Official Implementation of NeurIPS2024 Fast and Memory-Efficient Video Diffusion Using Streamlined Inference
Fast and Memory-Efficient Video Diffusion Using Streamlined Inference
Zheng Zhan*, Yushu Wu*, Yifan Gong, Zichong Meng, Zhenglun Kong, Changdi Yang, Geng Yuan, Puzhao, Wei Nui, and Yanzhi Wang
Northeastern University, Harvard University, University of Georgia
38th Conference on Neural Information Processing Systems (NeurIPS 2024)

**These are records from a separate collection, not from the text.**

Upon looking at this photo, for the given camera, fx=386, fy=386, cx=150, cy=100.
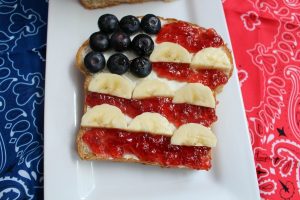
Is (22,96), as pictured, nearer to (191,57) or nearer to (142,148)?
(142,148)

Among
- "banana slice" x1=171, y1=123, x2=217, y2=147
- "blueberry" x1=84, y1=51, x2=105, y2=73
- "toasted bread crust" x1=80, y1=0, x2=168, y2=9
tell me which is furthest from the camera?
"toasted bread crust" x1=80, y1=0, x2=168, y2=9

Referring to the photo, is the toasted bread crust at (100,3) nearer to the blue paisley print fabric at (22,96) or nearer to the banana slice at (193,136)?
the blue paisley print fabric at (22,96)

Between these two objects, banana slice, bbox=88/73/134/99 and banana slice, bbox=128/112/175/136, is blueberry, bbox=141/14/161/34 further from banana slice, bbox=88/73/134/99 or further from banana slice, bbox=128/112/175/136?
banana slice, bbox=128/112/175/136

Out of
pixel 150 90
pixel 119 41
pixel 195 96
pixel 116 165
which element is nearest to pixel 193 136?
pixel 195 96

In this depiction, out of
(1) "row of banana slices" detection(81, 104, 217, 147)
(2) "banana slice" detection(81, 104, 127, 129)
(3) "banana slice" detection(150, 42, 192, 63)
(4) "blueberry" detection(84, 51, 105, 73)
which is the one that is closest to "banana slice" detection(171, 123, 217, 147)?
(1) "row of banana slices" detection(81, 104, 217, 147)

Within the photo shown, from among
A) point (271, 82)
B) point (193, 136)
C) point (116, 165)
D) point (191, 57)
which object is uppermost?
point (191, 57)

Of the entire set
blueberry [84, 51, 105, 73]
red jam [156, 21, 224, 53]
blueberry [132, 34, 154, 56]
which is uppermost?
red jam [156, 21, 224, 53]
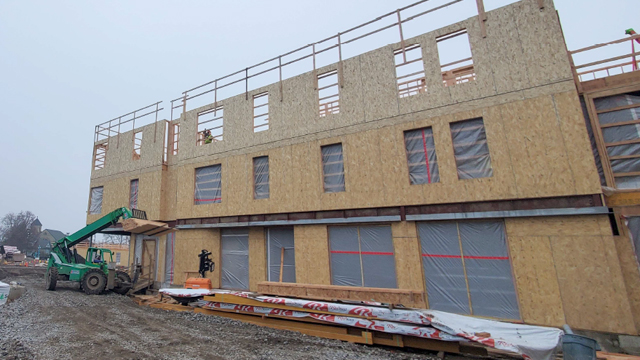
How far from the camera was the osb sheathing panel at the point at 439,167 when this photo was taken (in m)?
8.80

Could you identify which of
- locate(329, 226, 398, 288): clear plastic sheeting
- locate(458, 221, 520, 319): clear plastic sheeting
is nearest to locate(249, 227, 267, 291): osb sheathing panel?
locate(329, 226, 398, 288): clear plastic sheeting

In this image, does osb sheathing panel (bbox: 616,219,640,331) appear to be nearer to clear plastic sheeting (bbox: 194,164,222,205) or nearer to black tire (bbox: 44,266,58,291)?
clear plastic sheeting (bbox: 194,164,222,205)

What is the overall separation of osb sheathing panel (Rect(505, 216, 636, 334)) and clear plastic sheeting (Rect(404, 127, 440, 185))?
2.98 m

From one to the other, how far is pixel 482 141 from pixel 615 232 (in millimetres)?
4368

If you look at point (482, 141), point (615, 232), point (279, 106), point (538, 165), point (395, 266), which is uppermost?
point (279, 106)

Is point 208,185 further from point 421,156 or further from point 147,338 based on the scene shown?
point 421,156

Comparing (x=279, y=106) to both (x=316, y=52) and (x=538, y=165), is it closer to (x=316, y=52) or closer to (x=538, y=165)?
(x=316, y=52)

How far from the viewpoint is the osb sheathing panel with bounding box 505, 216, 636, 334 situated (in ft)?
25.4

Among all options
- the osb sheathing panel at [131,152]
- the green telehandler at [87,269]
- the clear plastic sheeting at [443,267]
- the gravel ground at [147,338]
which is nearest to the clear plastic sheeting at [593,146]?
the clear plastic sheeting at [443,267]

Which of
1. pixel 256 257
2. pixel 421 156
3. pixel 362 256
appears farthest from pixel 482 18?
pixel 256 257

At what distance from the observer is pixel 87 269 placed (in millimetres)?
14484

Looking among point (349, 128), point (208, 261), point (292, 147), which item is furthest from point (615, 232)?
point (208, 261)

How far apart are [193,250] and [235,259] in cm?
281

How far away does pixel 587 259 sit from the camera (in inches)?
320
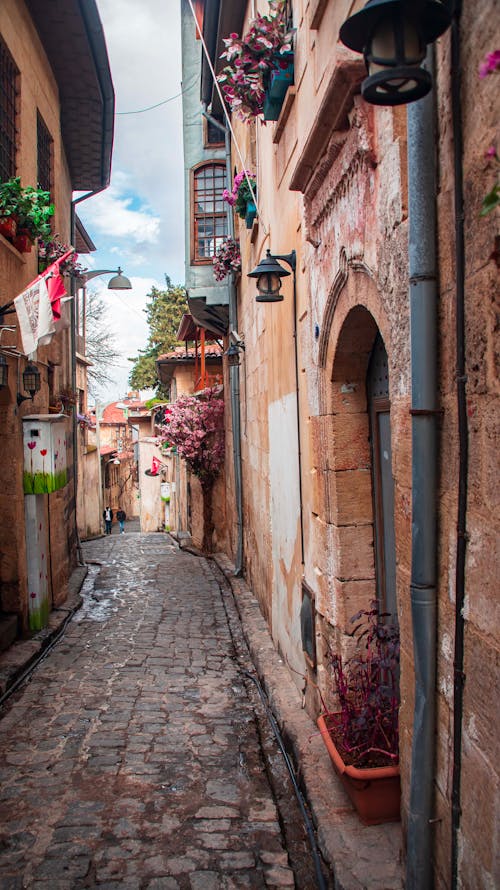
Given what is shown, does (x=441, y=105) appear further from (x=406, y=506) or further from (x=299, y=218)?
(x=299, y=218)

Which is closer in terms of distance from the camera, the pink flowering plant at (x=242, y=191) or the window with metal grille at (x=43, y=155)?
the pink flowering plant at (x=242, y=191)

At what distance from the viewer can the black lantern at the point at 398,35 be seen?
7.09 ft

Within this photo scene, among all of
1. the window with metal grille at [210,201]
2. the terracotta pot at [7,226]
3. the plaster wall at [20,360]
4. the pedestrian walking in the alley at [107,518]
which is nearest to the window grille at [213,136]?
the window with metal grille at [210,201]

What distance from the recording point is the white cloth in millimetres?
7020

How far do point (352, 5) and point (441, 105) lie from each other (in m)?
1.48

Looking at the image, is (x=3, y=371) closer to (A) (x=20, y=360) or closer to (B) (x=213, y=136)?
(A) (x=20, y=360)

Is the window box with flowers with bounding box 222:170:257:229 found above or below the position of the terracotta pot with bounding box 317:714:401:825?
above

This repo contains simulation of Feature Slicer (Sec.4.1) and Operator Grouping (Sec.4.2) which can effectively reduce the memory-footprint of spatial-temporal model in inference.
NVIDIA A100-SXM4-80GB
NVIDIA A100-PCIE-40GB
NVIDIA A6000
- Stable Video Diffusion
- AnimateDiff
git clone https://github.com/wuyushuwys/FMEDiffusion
cd FMEDiffusion
# if you use conda
conda create -n fme python=3.10 -y
conda activate fme
pip install torch==2.4.1 torchvision==0.19.1 --index-url https://download.pytorch.org/whl/cu121
pip install pynvml # for memory-footprint benchmark
pip install .
import torch
from diffusers import StableVideoDiffusionPipeline
from diffusers.utils import load_image, export_to_gif
# import our module wrapper
from fme import FMEWrapper
# load pipeline
pipe = StableVideoDiffusionPipeline.from_pretrained(
"stabilityai/stable-video-diffusion-img2vid", torch_dtype=torch.float16, variant="fp16"
)
pipe.to('cuda')
# initialize wrapper
helper = FMEWrapper(num_temporal_chunk=7, num_spatial_chunk=7, num_frames=pipe.unet.config.num_frames)
# wrap pipeline
helper.wrap(pipe)
# Inference as normal
image = load_image(
"https://huggingface.co/datasets/huggingface/documentation-images/resolve/main/diffusers/svd/rocket.png")
image = image.resize((1024, 576))
generator = torch.manual_seed(42)
# no decode_chunk_size required!
frames = pipe(image, generator=generator).frames[0]
export_to_gif(frames, "generated_fme.gif", fps=7)
- In the case of SVD (
num_frames=14
, resolution=576x1024
), the original peak memory reported in the paper is 39.49 GB, which can be reduced to 23.42 GB using our proposed method. However, using the example, you may observe a peak memory of around 24.49 GB using our method, and note that the original peak memory could also rise to 40.39 GB. These values may differ slightly from those reported in the paper.